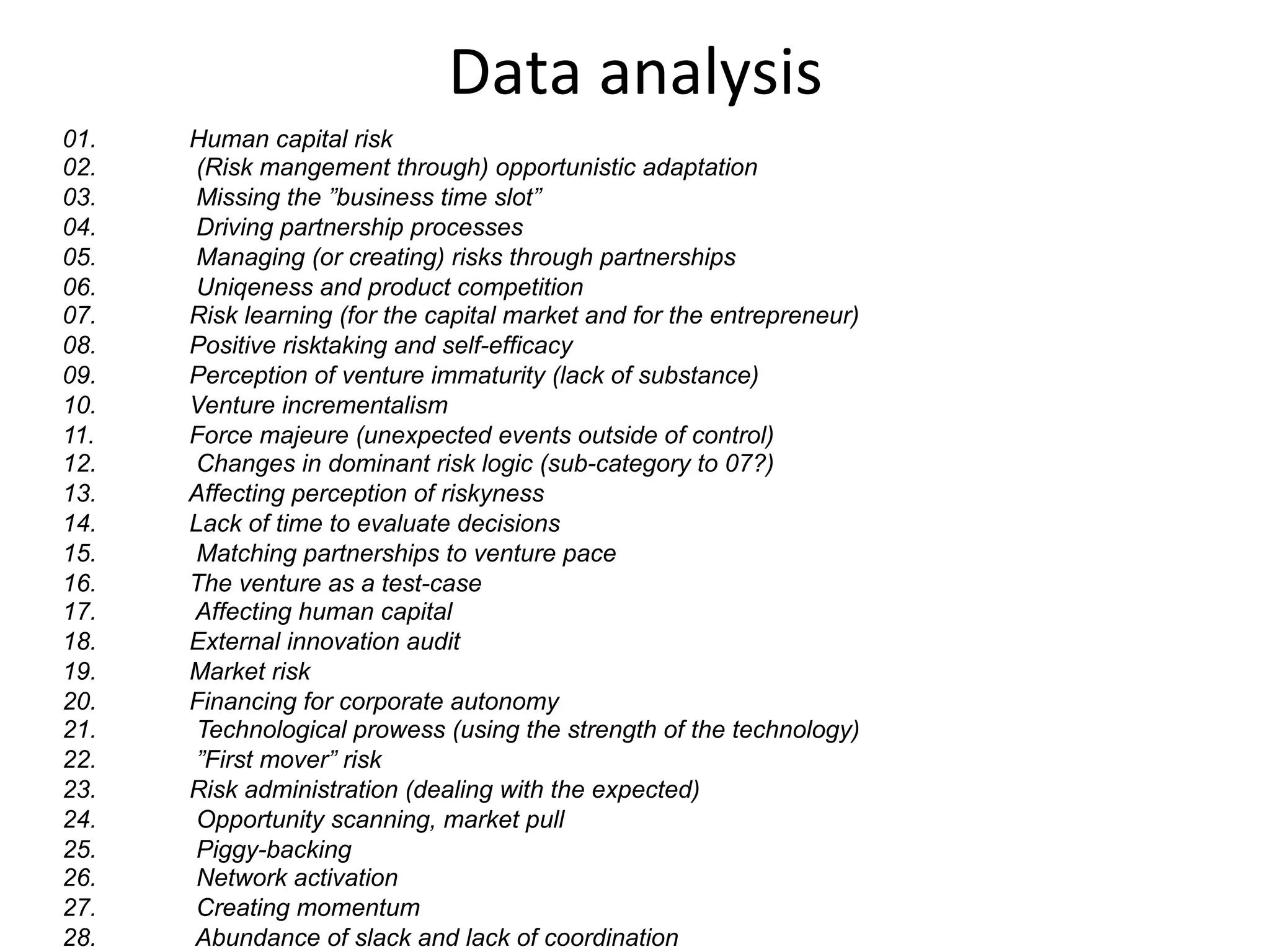 Data analysis

01. Human capital risk
02. (Risk mangement through) opportunistic adaptation
03. Missing the ”business time slot”
04. Driving partnership processes
05. Managing (or creating) risks through partnerships
06. Uniqeness and product competition
07. Risk learning (for the capital market and for the entrepreneur)
08. Positive risktaking and self-efficacy
09. Perception of venture immaturity (lack of substance)
10. Venture incrementalism
11. Force majeure (unexpected events outside of control)
12. Changes in dominant risk logic (sub-category to 07?)
13. Affecting perception of riskyness
14. Lack of time to evaluate decisions
15. Matching partnerships to venture pace
16. The venture as a test-case
17. Affecting human capital
18. External innovation audit
19. Market risk
20. Financing for corporate autonomy
21. Technological prowess (using the strength of the technology)
22. ”First mover” risk
23. Risk administration (dealing with the expected)
24. Opportunity scanning, market pull
25. Piggy-backing
26. Network activation
27. Creating momentum
28. Abundance of slack and lack of coordination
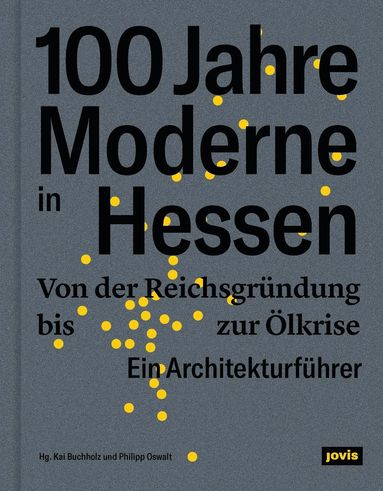 100 Jahre Moderne in Hessen

Von der Reichsgründung bis zur Ölkrise

Ein Architekturführer

Hg. Kai Buchholz und Philipp Oswalt

jovis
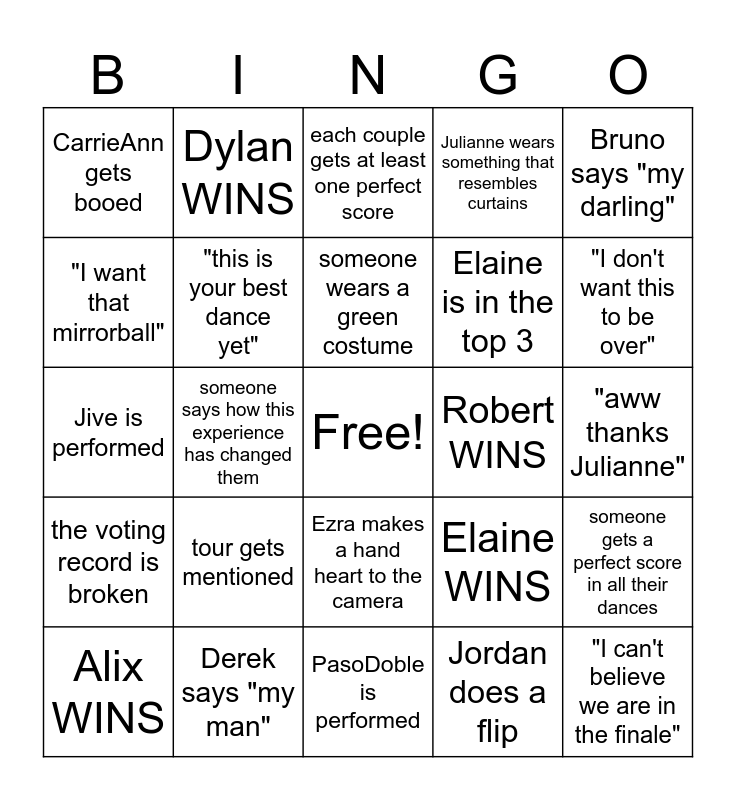 | B | I | N | G | O |
|---|---|---|---|---|
| CarrieAnn gets booed | Dylan WINS | each couple gets at least one perfect score | Julianne wears something that resembles curtains | Bruno says "my darling" |
| "I want that mirrorball" | "this is your best dance yet" | someone wears a green costume | Elaine is in the top 3 | "I don't want this to be over" |
| Jive is performed | someone says how this experience has changed them | Free! | Robert WINS | "aww thanks Julianne" |
| the voting record is broken | tour gets mentioned | Ezra makes a hand heart to the camera | Elaine WINS | someone gets a perfect score in all their dances |
| Alix WINS | Derek says "my man" | PasoDoble is performed | Jordan does a flip | "I can't believe we are in the finale" |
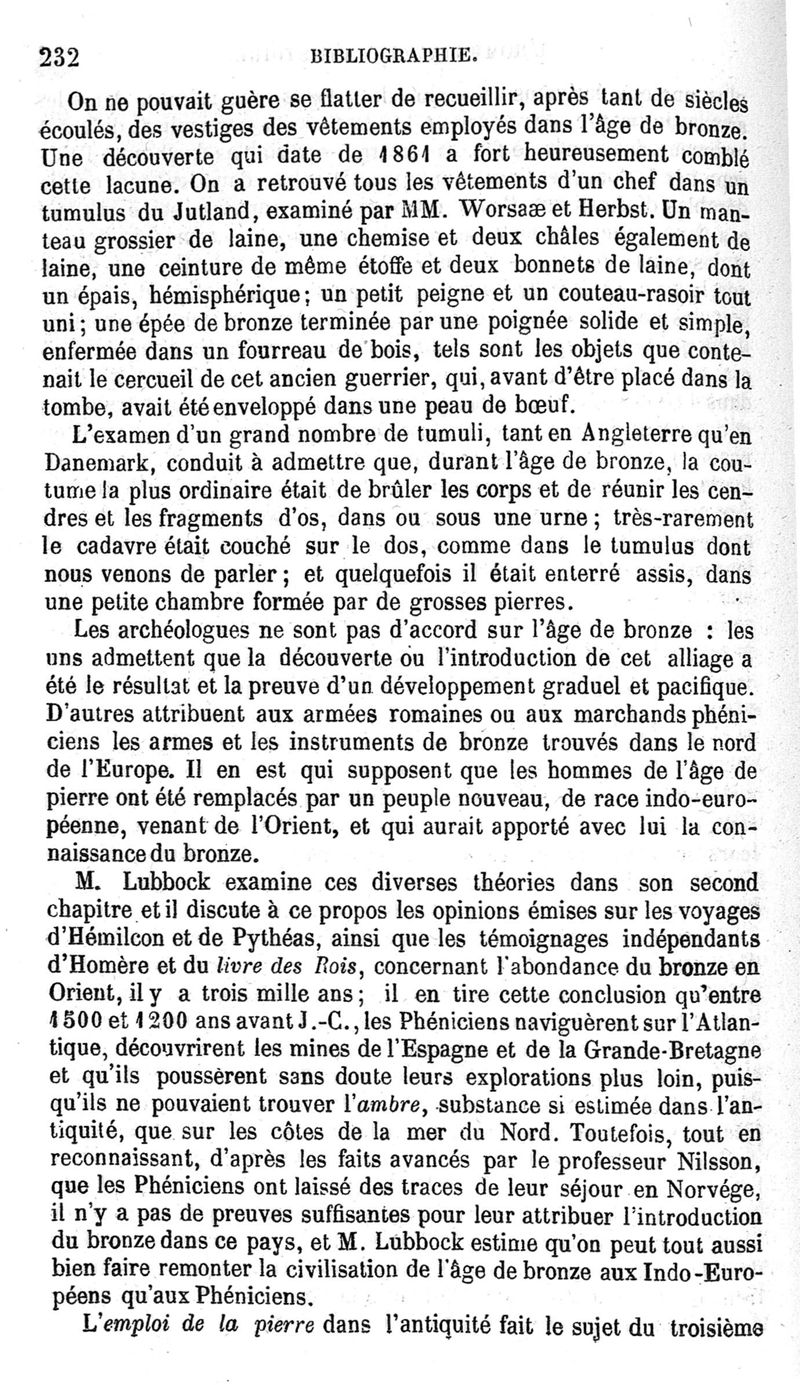 232 BIBLIOGRAPHIE.

On ne pouvait guère se flatter de recueillir, après tant de siècles écoulés, des vestiges des vêtements employés dans l'âge de bronze. Une découverte qui date de 1861 a fort heureusement comblé cette lacune. On a retrouvé tous les vêtements d'un chef dans un tumulus du Jutland, examiné par MM. Worsaæ et Herbst. Un manteau grossier de laine, une chemise et deux châles également de laine, une ceinture de même étoffe et deux bonnets de laine, dont un épais, hémisphérique; un petit peigne et un couteau-rasoir tout uni; une épée de bronze terminée par une poignée solide et simple, enfermée dans un fourreau de bois, tels sont les objets que contenait le cercueil de cet ancien guerrier, qui, avant d'être placé dans la tombe, avait été enveloppé dans une peau de bœuf.

L'examen d'un grand nombre de tumuli, tant en Angleterre qu'en Danemark, conduit à admettre que, durant l'âge de bronze, la coutume la plus ordinaire était de brûler les corps et de réunir les cendres et les fragments d'os, dans ou sous une urne; très-rarement le cadavre était couché sur le dos, comme dans le tumulus dont nous venons de parler; et quelquefois il était enterré assis, dans une petite chambre formée par de grosses pierres.

Les archéologues ne sont pas d'accord sur l'âge de bronze : les uns admettent que la découverte ou l'introduction de cet alliage a été le résultat et la preuve d'un développement graduel et pacifique. D'autres attribuent aux armées romaines ou aux marchands phéniciens les armes et les instruments de bronze trouvés dans le nord de l'Europe. Il en est qui supposent que les hommes de l'âge de pierre ont été remplacés par un peuple nouveau, de race indo-européenne, venant de l'Orient, et qui aurait apporté avec lui la connaissance du bronze.

M. Lubbock examine ces diverses théories dans son second chapitre et il discute à ce propos les opinions émises sur les voyages d'Hémilcon et de Pythéas, ainsi que les témoignages indépendants d'Homère et du livre des Rois, concernant l'abondance du bronze en Orient, il y a trois mille ans; il en tire cette conclusion qu'entre 1500 et 1200 ans avant J.-C., les Phéniciens naviguèrent sur l'Atlantique, découvrirent les mines de l'Espagne et de la Grande-Bretagne et qu'ils poussèrent sans doute leurs explorations plus loin, puisqu'ils ne pouvaient trouver l'ambre, substance si estimée dans l'antiquité, que sur les côtes de la mer du Nord. Toutefois, tout en reconnaissant, d'après les faits avancés par le professeur Nilsson, que les Phéniciens ont laissé des traces de leur séjour en Norvége, il n'y a pas de preuves suffisantes pour leur attribuer l'introduction du bronze dans ce pays, et M. Lubbock estime qu'on peut tout aussi bien faire remonter la civilisation de l'âge de bronze aux Indo-Européens qu'aux Phéniciens.

L'emploi de la pierre dans l'antiquité fait le sujet du troisième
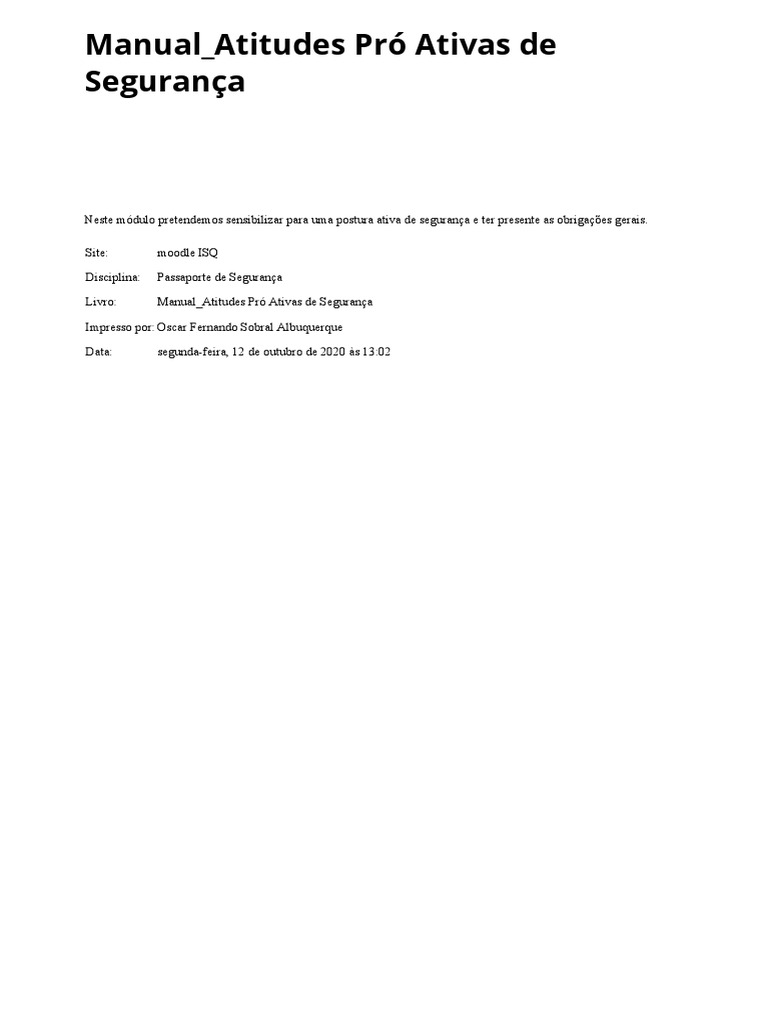 Manual_Atitudes Pró Ativas de Segurança

Neste módulo pretendemos sensibilizar para uma postura ativa de segurança e ter presente as obrigações gerais.

| | |
|---|---|
| Site: | moodle ISQ |
| Disciplina: | Passaporte de Segurança |
| Livro: | Manual_Atitudes Pró Ativas de Segurança |
| Impresso por: | Oscar Fernando Sobral Albuquerque |
| Data: | segunda-feira, 12 de outubro de 2020 às 13:02 |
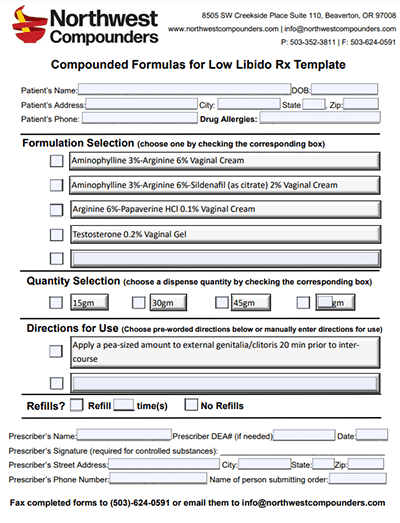 Northwest Compounders

8505 SW Creekside Place Suite 110, Beaverton, OR 97008
www.northwestcompounders.com | info@northwestcompounders.com
P: 503-352-3811 | F: 503-624-0591

Compounded Formulas for Low Libido Rx Template

Patient's Name: DOB:
Patient's Address: City: State Zip:
Patient's Phone: Drug Allergies:

Formulation Selection (choose one by checking the corresponding box)

Aminophylline 3%-Arginine 6% Vaginal Cream

Aminophylline 3%-Arginine 6%-Sildenafil (as citrate) 2% Vaginal Cream

Arginine 6%-Papaverine HCl 0.1% Vaginal Cream

Testosterone 0.2% Vaginal Gel

Quantity Selection (choose a dispense quantity by checking the corresponding box)

15gm 30gm 45gm gm

Directions for Use (Choose pre-worded directions below or manually enter directions for use)

Apply a pea-sized amount to external genitalia/clitoris 20 min prior to intercourse

Refills? Refill time(s) No Refills

Prescriber's Name: Prescriber DEA# (if needed) Date:
Prescriber's Signature (required for controlled substances):
Prescriber's Street Address: City: State: Zip:
Prescriber's Phone Number: Name of person submitting order:

Fax completed forms to (503)-624-0591 or email them to info@northwestcompounders.com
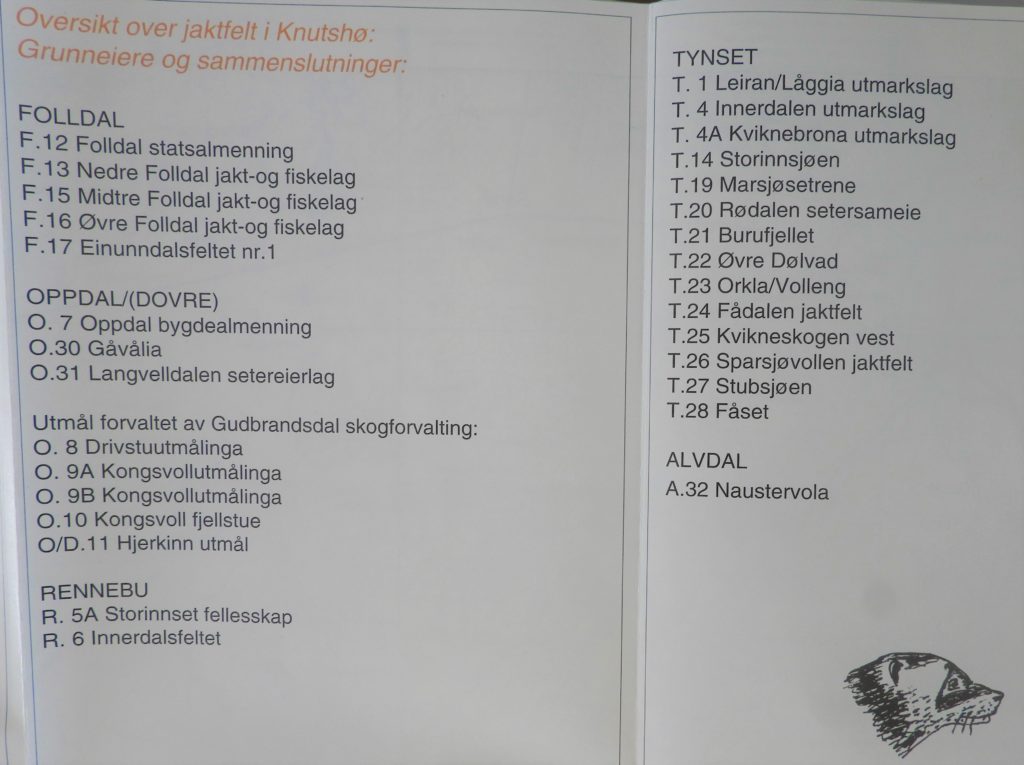 Oversikt over jaktfelt i Knutshø:
Grunneiere og sammenslutninger:

FOLLDAL
F.12 Folldal statsalmenning
F.13 Nedre Folldal jakt-og fiskelag
F.15 Midtre Folldal jakt-og fiskelag
F.16 Øvre Folldal jakt-og fiskelag
F.17 Einunndalsfeltet nr.1

OPPDAL/(DOVRE)
O. 7 Oppdal bygdealmenning
O.30 Gåvålia
O.31 Langvelldalen setereierlag

Utmål forvaltet av Gudbrandsdal skogforvalting:
O. 8 Drivstuutmålinga
O. 9A Kongsvollutmålinga
O. 9B Kongsvollutmålinga
O.10 Kongsvoll fjellstue
O/D.11 Hjerkinn utmål

RENNEBU
R. 5A Storinnset fellesskap
R. 6 Innerdalsfeltet

TYNSET
T. 1 Leiran/Låggia utmarkslag
T. 4 Innerdalen utmarkslag
T. 4A Kviknebrona utmarkslag
T.14 Storinnsjøen
T.19 Marsjøsetrene
T.20 Rødalen setersameie
T.21 Burufjellet
T.22 Øvre Dølvad
T.23 Orkla/Volleng
T.24 Fådalen jaktfelt
T.25 Kvikneskogen vest
T.26 Sparsjøvollen jaktfelt
T.27 Stubsjøen
T.28 Fåset

ALVDAL
A.32 Naustervola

----------------

[WHAT YOU HAVE TO DO] Make an exact copy of the lines above, beginning with the line with "26. Network activation" and ending with the line with "232 BIBLIOGRAPHIE.", and keep the pictures out of it.

[RESPONSE TO THIS EXERCISE]
26. Network activation
27. Creating momentum
28. Abundance of slack and lack of coordination
 100 Jahre Moderne in Hessen

Von der Reichsgründung bis zur Ölkrise

Ein Architekturführer

Hg. Kai Buchholz und Philipp Oswalt

jovis
 | B | I | N | G | O |
|---|---|---|---|---|
| CarrieAnn gets booed | Dylan WINS | each couple gets at least one perfect score | Julianne wears something that resembles curtains | Bruno says "my darling" |
| "I want that mirrorball" | "this is your best dance yet" | someone wears a green costume | Elaine is in the top 3 | "I don't want this to be over" |
| Jive is performed | someone says how this experience has changed them | Free! | Robert WINS | "aww thanks Julianne" |
| the voting record is broken | tour gets mentioned | Ezra makes a hand heart to the camera | Elaine WINS | someone gets a perfect score in all their dances |
| Alix WINS | Derek says "my man" | PasoDoble is performed | Jordan does a flip | "I can't believe we are in the finale" |
 232 BIBLIOGRAPHIE.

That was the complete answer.